[GIVEN RECORDS]
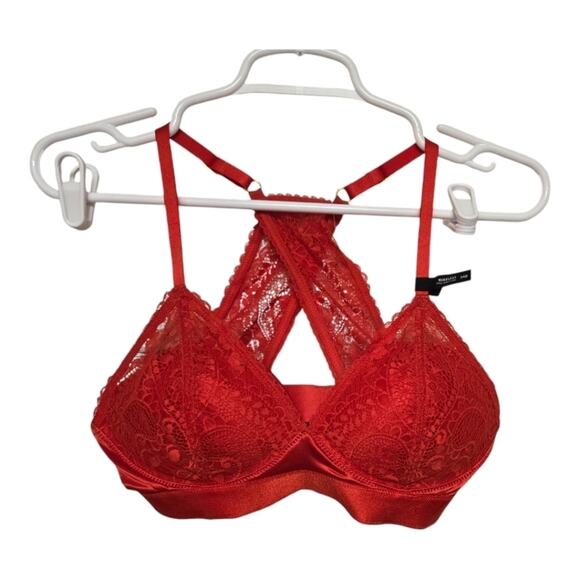 Aerie Red Lace Wireless 34D Balconette Bra Racerback Crisscross NWT - Picture 1 of 12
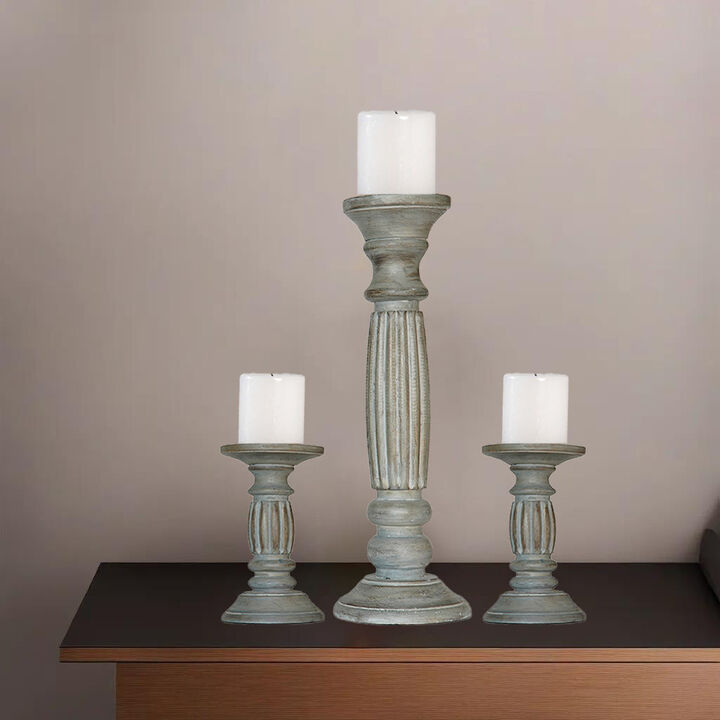 Traditional Antique Dusk Eco-friendly Handmade Mango Wood Set Of Three 6",15" & 6" Pillar Candle Holder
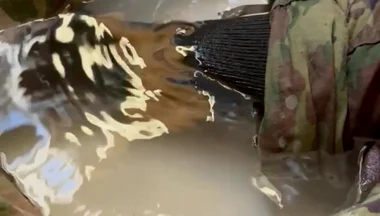 First Piss-pee Video! Watch While Army Specialist Gets in a Tub in Uniform and Begins to Wet Himself!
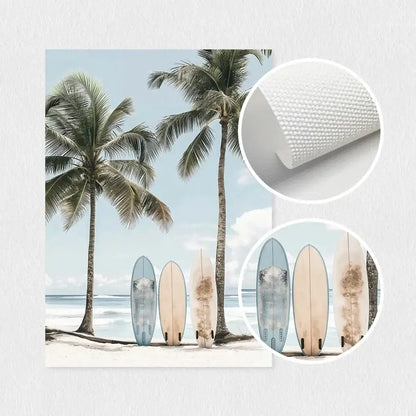 Tropical Surfboard Travel Wall Art Set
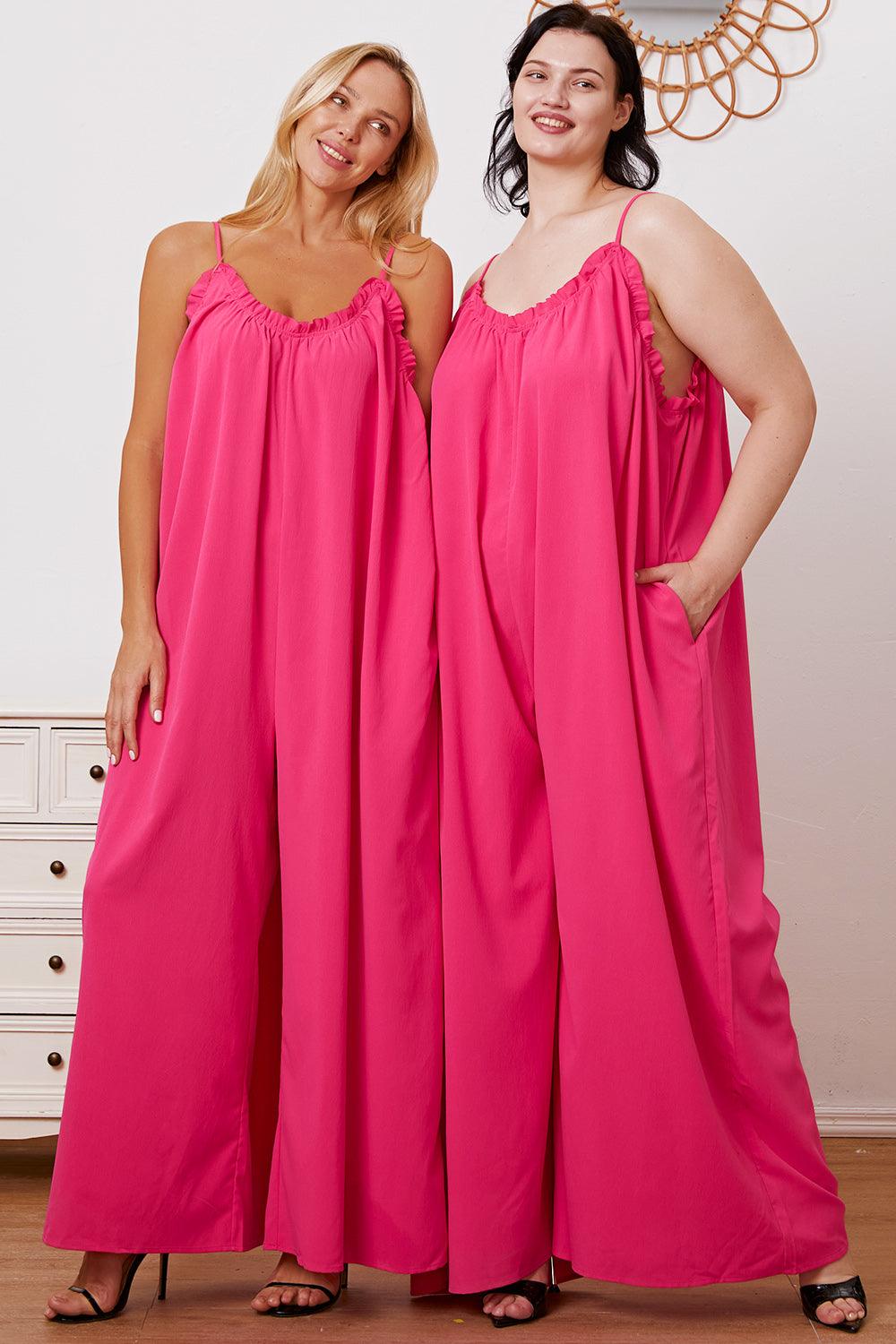 Double Take Full Size Ruffle Trim Tie Back Cami Jumpsuit with Pockets Carauana Store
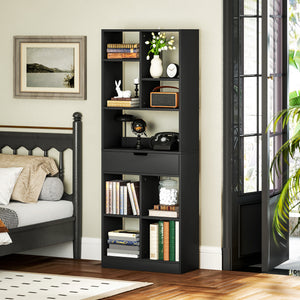 Bibliothèque haute avec tiroir, autoportante pour chambre, salon, bureau, noir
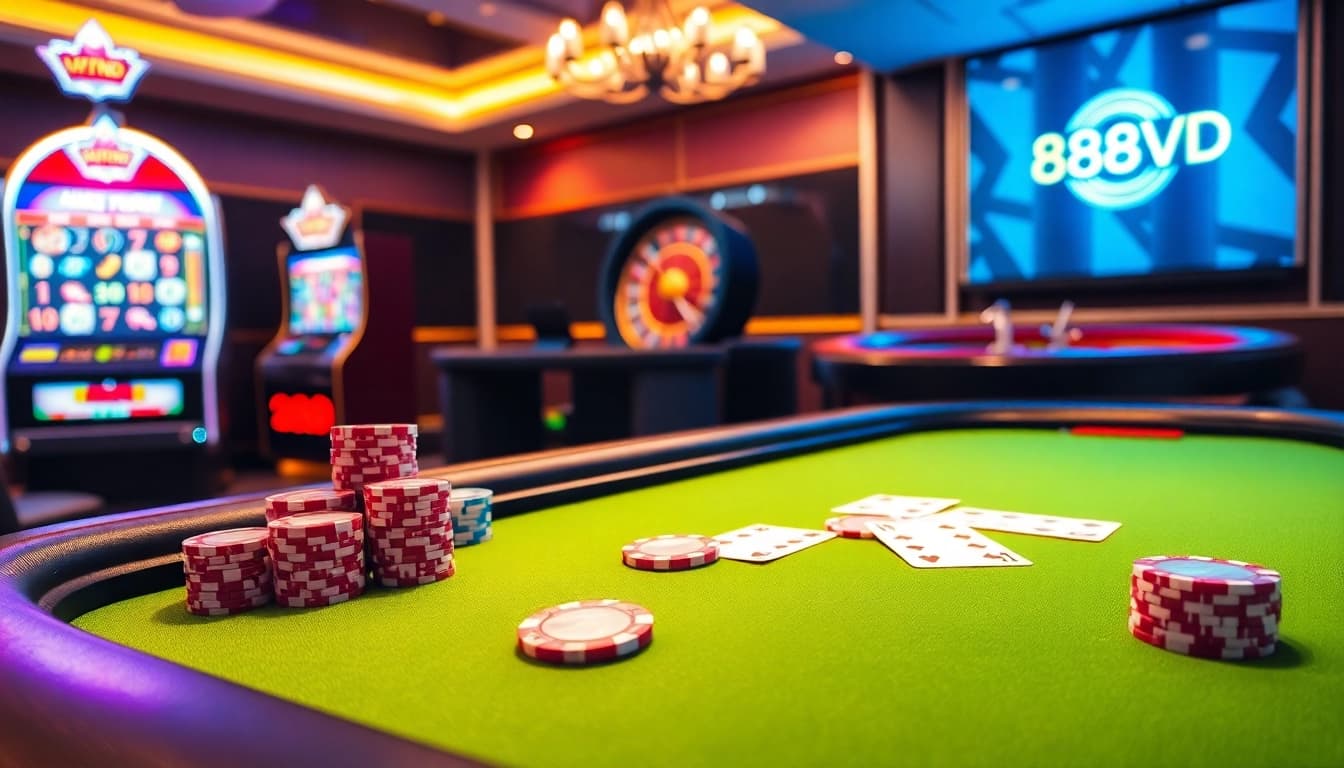 Engaging in gameplay at the trang chủ 888VND casino table, surrounded by luxury and excitement.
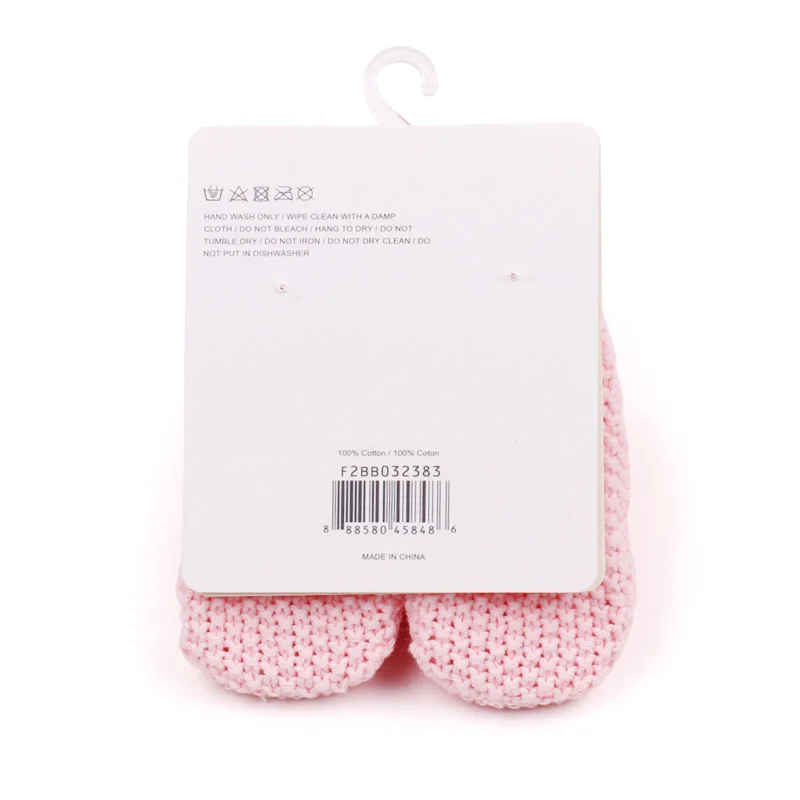 New Arrival Casual Soft-Sole Wool Crochet Socks Newborn Baby Shoes with Hanger Card Packing factory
[/GIVEN RECORDS]
Please rewrite the text of the records above as a numbered list, leaving out any blank lines and the pictures.

TASK ANSWER -
1.  Aerie Red Lace Wireless 34D Balconette Bra Racerback Crisscross NWT - Picture 1 of 12
2.  Traditional Antique Dusk Eco-friendly Handmade Mango Wood Set Of Three 6",15" & 6" Pillar Candle Holder
3.  First Piss-pee Video! Watch While Army Specialist Gets in a Tub in Uniform and Begins to Wet Himself!
4.  Tropical Surfboard Travel Wall Art Set
5.  Double Take Full Size Ruffle Trim Tie Back Cami Jumpsuit with Pockets Carauana Store
6.  Bibliothèque haute avec tiroir, autoportante pour chambre, salon, bureau, noir
7.  Engaging in gameplay at the trang chủ 888VND casino table, surrounded by luxury and excitement.
8.  New Arrival Casual Soft-Sole Wool Crochet Socks Newborn Baby Shoes with Hanger Card Packing factory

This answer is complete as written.